If my partner & I buy an investment property together where I provide the deposit via a line of credit & she provides the main loan (80% value), what would be the best way to structure ownership to ensure we both claim our % of interest in our own names?

I have a line of credit to cover costs and deposit.

My partner has the servicing for the loan.

I’d like to claim the interest deductions in our own names apportioned to our own loans for the IP.

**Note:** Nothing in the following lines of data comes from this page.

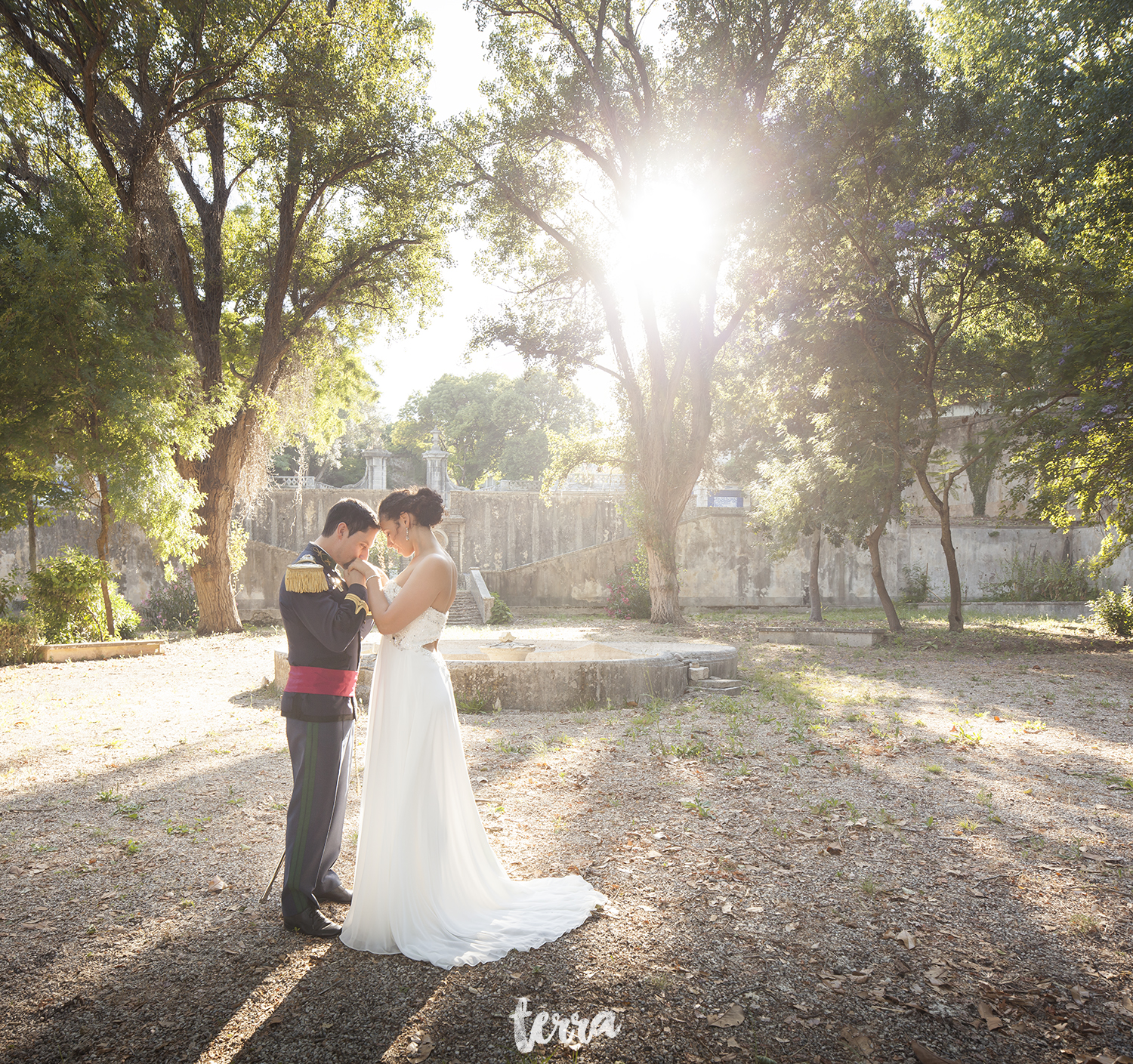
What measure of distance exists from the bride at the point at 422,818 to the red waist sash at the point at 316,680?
0.57ft

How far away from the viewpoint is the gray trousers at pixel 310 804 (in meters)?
3.26

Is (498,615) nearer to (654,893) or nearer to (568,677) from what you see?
(568,677)

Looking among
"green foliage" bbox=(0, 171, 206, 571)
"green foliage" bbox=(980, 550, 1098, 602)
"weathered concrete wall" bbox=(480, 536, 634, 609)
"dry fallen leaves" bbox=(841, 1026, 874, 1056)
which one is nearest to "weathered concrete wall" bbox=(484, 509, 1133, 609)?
"weathered concrete wall" bbox=(480, 536, 634, 609)

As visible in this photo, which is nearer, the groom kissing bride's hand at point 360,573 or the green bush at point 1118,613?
the groom kissing bride's hand at point 360,573

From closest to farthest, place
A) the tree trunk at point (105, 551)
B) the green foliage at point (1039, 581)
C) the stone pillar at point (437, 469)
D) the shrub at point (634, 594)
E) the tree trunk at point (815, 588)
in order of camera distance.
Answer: the tree trunk at point (105, 551)
the tree trunk at point (815, 588)
the shrub at point (634, 594)
the green foliage at point (1039, 581)
the stone pillar at point (437, 469)

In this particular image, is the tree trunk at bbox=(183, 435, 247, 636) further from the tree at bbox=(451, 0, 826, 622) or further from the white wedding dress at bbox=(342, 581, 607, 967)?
the white wedding dress at bbox=(342, 581, 607, 967)

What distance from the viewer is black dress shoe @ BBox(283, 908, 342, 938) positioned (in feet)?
10.6

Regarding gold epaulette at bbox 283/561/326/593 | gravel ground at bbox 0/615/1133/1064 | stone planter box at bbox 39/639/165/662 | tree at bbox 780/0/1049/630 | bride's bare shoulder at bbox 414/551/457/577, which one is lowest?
gravel ground at bbox 0/615/1133/1064

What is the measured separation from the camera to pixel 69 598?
12102mm

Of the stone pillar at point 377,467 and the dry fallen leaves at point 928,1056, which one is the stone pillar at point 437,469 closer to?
the stone pillar at point 377,467

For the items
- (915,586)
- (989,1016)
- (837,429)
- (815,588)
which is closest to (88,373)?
(837,429)

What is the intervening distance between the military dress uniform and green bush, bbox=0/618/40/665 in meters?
10.3

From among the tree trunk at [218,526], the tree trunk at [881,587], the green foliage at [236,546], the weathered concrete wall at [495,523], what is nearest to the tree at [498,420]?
the weathered concrete wall at [495,523]

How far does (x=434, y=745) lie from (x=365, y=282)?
15.2m
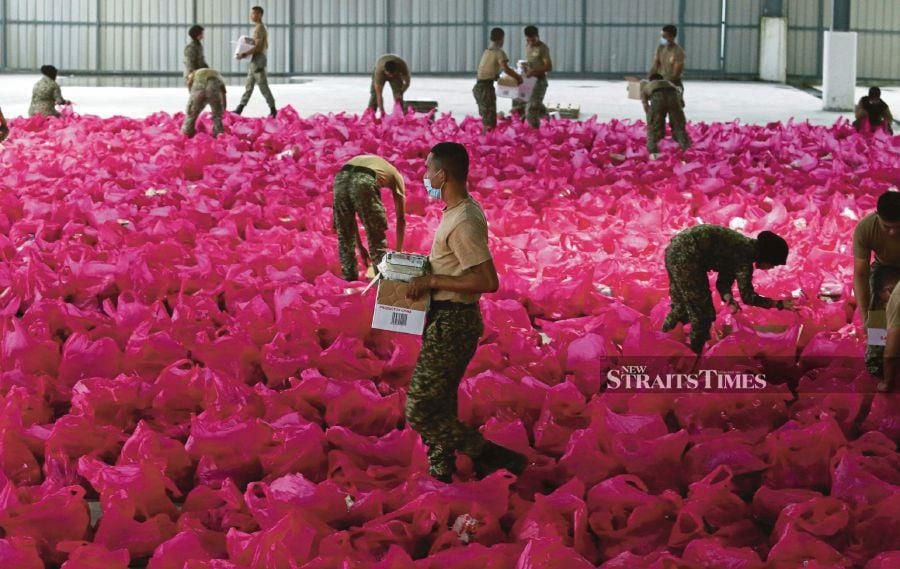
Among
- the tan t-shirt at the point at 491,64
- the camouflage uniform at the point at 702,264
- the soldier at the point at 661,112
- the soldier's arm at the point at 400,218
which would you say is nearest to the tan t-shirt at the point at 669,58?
the soldier at the point at 661,112

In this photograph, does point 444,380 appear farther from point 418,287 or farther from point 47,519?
point 47,519

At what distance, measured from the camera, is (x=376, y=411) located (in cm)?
524

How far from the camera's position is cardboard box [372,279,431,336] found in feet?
14.4

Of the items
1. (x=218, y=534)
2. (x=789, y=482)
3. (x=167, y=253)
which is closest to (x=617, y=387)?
(x=789, y=482)

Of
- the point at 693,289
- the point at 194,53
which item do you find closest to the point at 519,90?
the point at 194,53

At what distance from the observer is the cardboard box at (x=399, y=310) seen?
4.38 meters

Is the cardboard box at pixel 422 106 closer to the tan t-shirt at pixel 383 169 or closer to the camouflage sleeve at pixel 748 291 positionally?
the tan t-shirt at pixel 383 169

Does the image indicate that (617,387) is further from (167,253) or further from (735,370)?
(167,253)

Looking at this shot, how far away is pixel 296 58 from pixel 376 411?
27376 millimetres

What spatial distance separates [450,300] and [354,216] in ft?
10.3

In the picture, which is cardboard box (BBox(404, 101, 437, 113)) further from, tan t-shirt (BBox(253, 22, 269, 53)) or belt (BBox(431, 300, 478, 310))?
belt (BBox(431, 300, 478, 310))

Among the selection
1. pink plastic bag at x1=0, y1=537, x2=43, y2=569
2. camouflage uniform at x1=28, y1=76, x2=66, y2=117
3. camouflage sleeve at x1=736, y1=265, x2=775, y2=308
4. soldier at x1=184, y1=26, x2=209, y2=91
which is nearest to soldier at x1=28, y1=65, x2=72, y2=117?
camouflage uniform at x1=28, y1=76, x2=66, y2=117

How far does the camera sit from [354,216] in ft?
24.5

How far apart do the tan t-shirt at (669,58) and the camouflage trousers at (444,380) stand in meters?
9.65
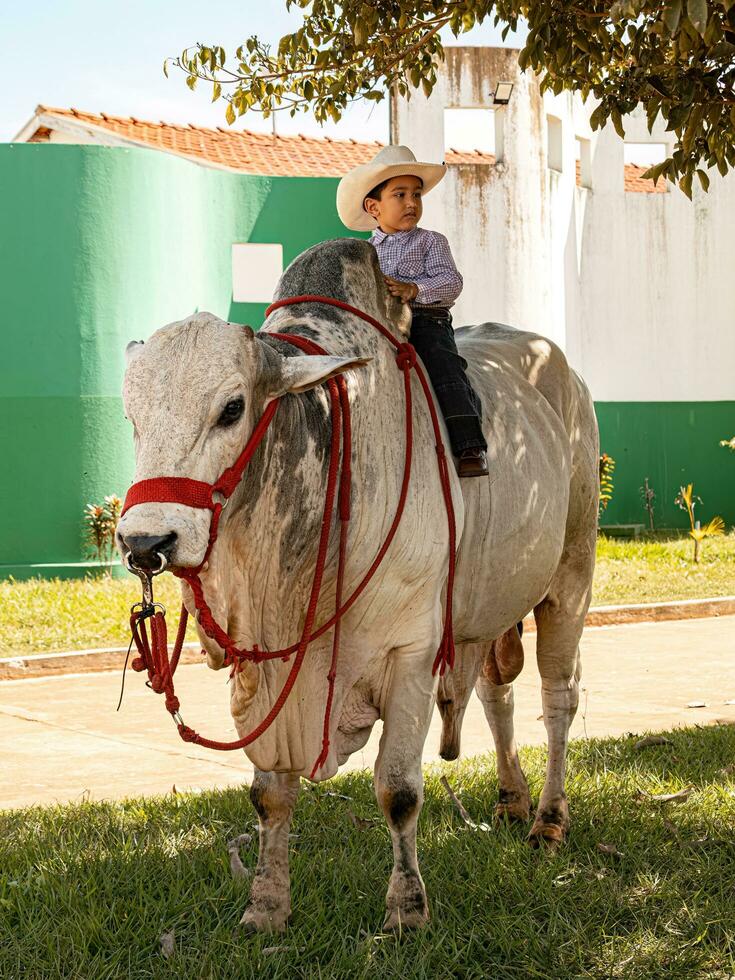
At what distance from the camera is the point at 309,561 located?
3889 millimetres

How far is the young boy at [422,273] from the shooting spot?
4445mm

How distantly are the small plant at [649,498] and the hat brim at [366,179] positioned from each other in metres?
14.4

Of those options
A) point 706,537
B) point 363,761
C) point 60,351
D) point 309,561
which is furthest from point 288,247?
point 309,561

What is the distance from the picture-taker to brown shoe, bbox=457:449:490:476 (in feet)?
14.5

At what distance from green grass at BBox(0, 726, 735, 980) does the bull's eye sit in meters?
1.54

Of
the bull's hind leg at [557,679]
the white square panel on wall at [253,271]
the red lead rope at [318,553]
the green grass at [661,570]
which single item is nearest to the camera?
the red lead rope at [318,553]

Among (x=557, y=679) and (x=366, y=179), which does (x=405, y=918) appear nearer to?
(x=557, y=679)

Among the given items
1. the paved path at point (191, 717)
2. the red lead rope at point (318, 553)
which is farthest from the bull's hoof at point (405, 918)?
the paved path at point (191, 717)

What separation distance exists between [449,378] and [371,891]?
67.6 inches

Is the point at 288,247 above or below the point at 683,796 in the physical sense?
above

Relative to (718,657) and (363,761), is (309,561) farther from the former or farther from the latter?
(718,657)

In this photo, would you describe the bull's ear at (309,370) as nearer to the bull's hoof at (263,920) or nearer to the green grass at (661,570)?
the bull's hoof at (263,920)

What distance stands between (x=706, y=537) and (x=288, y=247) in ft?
21.8

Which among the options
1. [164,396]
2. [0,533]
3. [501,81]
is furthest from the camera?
[501,81]
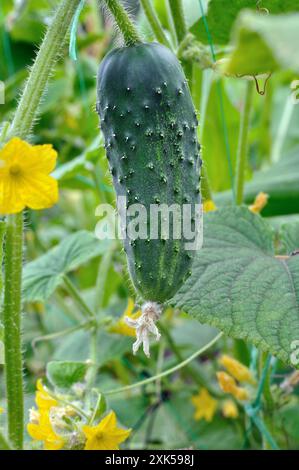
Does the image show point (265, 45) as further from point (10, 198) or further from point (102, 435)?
point (102, 435)

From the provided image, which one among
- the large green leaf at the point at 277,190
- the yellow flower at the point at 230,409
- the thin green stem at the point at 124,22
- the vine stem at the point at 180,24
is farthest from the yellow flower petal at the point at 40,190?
the yellow flower at the point at 230,409

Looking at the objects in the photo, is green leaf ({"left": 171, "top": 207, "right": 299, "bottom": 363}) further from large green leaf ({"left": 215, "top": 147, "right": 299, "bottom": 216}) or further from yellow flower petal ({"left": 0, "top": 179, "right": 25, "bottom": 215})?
large green leaf ({"left": 215, "top": 147, "right": 299, "bottom": 216})

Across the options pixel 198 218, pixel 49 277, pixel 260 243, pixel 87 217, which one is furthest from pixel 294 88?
pixel 87 217

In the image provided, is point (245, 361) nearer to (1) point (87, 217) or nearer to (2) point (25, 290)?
(2) point (25, 290)

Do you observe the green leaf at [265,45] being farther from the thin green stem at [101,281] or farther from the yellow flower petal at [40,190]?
the thin green stem at [101,281]

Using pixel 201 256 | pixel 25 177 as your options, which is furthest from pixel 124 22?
pixel 201 256
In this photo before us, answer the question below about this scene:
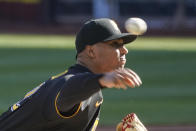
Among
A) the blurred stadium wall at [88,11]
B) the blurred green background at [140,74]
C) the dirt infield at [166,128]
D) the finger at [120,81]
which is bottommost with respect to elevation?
the blurred stadium wall at [88,11]

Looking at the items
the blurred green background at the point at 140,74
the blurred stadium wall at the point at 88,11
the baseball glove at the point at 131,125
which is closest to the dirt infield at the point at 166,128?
the blurred green background at the point at 140,74

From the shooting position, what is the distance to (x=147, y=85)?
11664 mm

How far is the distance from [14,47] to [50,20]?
44.7 ft

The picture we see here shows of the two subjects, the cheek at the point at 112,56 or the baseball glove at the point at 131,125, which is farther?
the baseball glove at the point at 131,125

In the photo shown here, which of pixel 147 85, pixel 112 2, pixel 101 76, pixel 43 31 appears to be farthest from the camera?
pixel 112 2

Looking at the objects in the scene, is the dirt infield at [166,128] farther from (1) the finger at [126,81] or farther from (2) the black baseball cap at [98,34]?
(1) the finger at [126,81]

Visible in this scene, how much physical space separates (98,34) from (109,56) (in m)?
0.18

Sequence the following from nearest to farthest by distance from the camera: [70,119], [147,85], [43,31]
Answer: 1. [70,119]
2. [147,85]
3. [43,31]

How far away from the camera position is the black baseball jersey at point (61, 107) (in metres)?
3.36

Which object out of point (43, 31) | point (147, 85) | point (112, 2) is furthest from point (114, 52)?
point (112, 2)

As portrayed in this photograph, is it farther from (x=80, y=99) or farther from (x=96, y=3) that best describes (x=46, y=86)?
(x=96, y=3)

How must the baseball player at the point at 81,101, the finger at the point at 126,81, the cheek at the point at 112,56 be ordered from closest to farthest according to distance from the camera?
the finger at the point at 126,81 < the baseball player at the point at 81,101 < the cheek at the point at 112,56

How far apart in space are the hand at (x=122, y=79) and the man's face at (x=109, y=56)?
0.57 m

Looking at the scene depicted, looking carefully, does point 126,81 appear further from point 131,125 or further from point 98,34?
point 131,125
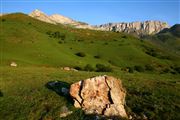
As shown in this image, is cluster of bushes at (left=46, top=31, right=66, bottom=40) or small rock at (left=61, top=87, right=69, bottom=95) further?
cluster of bushes at (left=46, top=31, right=66, bottom=40)

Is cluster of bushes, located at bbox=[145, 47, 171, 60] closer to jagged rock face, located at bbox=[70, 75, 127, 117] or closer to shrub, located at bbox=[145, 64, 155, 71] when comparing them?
shrub, located at bbox=[145, 64, 155, 71]

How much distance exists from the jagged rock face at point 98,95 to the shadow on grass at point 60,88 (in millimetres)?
1323

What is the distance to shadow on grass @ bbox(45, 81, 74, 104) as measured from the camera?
34200 mm

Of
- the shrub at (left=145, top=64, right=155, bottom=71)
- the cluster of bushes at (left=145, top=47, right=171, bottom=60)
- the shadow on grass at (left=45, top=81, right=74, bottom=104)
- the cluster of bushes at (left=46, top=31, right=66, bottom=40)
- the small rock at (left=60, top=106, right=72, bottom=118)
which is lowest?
the shrub at (left=145, top=64, right=155, bottom=71)

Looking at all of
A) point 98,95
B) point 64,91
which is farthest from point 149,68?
point 98,95

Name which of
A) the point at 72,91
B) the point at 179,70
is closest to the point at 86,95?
the point at 72,91

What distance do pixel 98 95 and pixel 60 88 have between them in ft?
22.4

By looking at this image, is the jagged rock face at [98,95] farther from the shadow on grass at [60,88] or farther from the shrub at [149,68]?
the shrub at [149,68]

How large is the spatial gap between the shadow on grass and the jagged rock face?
132 cm

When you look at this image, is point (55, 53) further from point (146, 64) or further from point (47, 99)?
point (47, 99)

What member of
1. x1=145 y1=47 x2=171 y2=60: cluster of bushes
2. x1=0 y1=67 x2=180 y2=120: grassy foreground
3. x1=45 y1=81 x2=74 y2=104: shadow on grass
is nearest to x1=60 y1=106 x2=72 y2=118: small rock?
x1=0 y1=67 x2=180 y2=120: grassy foreground

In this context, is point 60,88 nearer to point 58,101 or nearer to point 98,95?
point 58,101

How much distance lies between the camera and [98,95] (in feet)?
104

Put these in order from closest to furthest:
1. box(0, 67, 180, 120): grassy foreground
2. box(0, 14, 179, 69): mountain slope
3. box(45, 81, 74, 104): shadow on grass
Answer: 1. box(0, 67, 180, 120): grassy foreground
2. box(45, 81, 74, 104): shadow on grass
3. box(0, 14, 179, 69): mountain slope
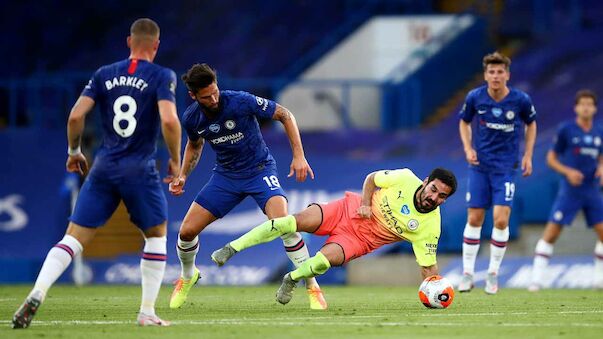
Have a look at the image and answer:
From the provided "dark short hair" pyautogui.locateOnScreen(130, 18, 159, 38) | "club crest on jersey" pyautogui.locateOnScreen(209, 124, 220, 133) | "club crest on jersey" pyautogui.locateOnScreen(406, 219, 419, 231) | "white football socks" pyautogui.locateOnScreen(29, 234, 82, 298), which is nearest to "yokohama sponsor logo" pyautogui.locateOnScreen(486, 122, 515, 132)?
"club crest on jersey" pyautogui.locateOnScreen(406, 219, 419, 231)

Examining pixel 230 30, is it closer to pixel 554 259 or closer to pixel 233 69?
pixel 233 69

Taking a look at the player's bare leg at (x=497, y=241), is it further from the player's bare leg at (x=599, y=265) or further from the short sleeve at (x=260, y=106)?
the short sleeve at (x=260, y=106)

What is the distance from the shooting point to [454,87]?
24891 mm

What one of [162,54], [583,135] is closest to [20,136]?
[162,54]

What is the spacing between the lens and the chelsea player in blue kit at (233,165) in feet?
39.9

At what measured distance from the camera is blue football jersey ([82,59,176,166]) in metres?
9.96

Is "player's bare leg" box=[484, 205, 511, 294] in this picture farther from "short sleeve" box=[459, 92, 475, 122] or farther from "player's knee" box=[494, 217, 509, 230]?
"short sleeve" box=[459, 92, 475, 122]

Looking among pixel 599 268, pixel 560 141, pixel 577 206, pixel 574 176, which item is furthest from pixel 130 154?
pixel 599 268

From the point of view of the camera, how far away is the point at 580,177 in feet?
54.2

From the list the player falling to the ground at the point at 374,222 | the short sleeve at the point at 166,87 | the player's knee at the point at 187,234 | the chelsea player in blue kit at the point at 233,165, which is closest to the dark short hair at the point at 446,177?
the player falling to the ground at the point at 374,222

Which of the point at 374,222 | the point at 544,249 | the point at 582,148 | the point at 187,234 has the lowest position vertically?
the point at 544,249

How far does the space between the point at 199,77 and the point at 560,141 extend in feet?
22.2

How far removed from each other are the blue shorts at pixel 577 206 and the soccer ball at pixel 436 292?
16.0 ft

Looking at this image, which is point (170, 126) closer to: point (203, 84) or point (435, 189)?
point (203, 84)
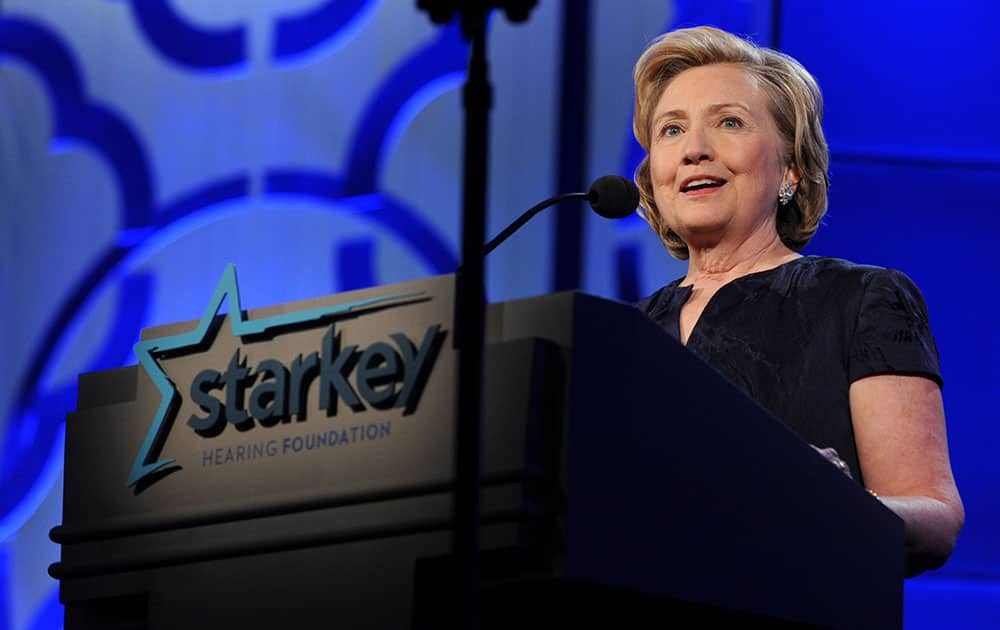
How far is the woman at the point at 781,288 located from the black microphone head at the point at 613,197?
0.48m

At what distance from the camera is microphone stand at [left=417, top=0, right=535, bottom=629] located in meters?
1.10

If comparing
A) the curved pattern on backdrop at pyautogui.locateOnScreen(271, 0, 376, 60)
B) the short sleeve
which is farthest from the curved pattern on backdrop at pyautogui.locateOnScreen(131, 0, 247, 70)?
the short sleeve

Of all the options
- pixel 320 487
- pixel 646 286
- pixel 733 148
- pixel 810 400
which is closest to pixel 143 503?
pixel 320 487

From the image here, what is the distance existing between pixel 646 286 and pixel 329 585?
2983 millimetres

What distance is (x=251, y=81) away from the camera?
14.6 ft

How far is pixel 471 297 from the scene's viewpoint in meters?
1.15

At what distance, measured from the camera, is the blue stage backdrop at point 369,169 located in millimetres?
4164

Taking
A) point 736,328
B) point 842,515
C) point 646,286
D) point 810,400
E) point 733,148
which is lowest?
point 842,515

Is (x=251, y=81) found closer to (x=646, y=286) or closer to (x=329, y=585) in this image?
(x=646, y=286)

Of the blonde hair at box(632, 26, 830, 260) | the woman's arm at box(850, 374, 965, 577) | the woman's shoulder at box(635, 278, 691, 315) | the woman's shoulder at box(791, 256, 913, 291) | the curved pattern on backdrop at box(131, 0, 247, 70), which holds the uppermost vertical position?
the curved pattern on backdrop at box(131, 0, 247, 70)

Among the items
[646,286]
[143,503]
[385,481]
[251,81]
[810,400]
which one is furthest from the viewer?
[251,81]

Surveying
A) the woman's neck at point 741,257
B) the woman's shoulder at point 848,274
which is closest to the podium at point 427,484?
the woman's shoulder at point 848,274

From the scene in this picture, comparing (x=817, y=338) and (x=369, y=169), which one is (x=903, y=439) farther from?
(x=369, y=169)

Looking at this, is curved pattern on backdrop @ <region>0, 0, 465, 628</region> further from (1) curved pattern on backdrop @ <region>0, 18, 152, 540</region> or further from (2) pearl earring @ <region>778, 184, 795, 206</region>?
(2) pearl earring @ <region>778, 184, 795, 206</region>
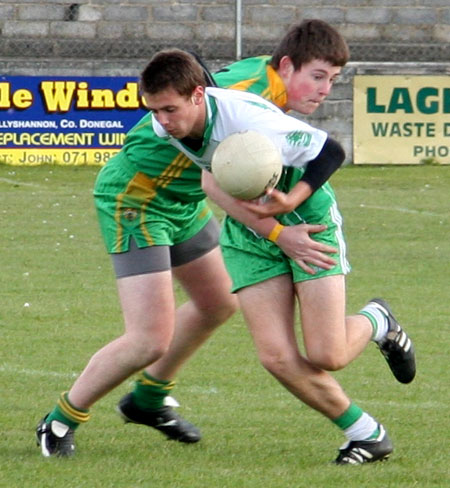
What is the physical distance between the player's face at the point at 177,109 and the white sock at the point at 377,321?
1.22m

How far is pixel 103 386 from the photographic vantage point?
5.47 meters

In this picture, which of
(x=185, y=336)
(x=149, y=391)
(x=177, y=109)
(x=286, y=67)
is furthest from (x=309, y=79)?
(x=149, y=391)

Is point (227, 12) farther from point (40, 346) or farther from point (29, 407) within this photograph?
point (29, 407)

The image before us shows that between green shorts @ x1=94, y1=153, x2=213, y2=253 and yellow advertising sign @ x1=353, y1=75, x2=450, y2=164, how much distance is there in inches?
515

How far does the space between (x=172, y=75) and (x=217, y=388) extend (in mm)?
2285

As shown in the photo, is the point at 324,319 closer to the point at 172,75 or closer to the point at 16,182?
the point at 172,75

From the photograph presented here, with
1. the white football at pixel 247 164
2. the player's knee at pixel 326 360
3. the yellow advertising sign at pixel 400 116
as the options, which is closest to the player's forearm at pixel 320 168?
the white football at pixel 247 164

Is this possible if purchased under a single name (my line of credit won’t need any security on the property) Or do I have to also be on the title to claim deductions? For land tax reasons, a single owner would be in our best interests.

5 months ago

Responses

Hi PJM,

there needs to be a "nexus"between the outgoings (the interest) and any income or gains on the property

(the ATO LOOOOVES the word "nexus".......it gives them a sense of superiority to be able to spout Latin at people)

To translate this into Australian, you need some skin in the game mate!!! Unless you are holding the asset at risk, you dont get any benefit from taking out a loan.

so, if your partner owns the property, and you have borrowed some money to acquire it, that loan has no tax benefit for you, and none for your partner either.

Given what Big Hearted Bill Shorten is proposing, I would suggest that the window on having any sort of negative gearing fun is closing fast. And that also presupposes his promise to "Grandfather"existing arrangements once they get in. Because there is NOTHING to stop them from selecting a different date than election day to "grandfather"the negative gearing provisions........

So, If you dont have one already, I think you should find yourself a good bean counter, and make some time to discuss what you are doing and why you are doing it. I have seen a number of people get REAL excited about ripping into something just to lock in some perceived negative gearing nirvana, without having a long hard look at the merits of the actual investment.

I presume that you are savvy enough to avoid investing in bridges and opera houses PJM, and I reckon you probably do have an accountant to help you out. but in case you dont, (and for the benefit of anyone else reading this), go see someone to help you out before you load up to something that may or may not be the best thing since sliced bread.

there are a number of different structures you CAN use and SHOULD consider, apart from owning the property as joint tennants or tennants in common. This is where a good bean counter can pay for their fees ten times over......by helping you pick the best structure for YOU!!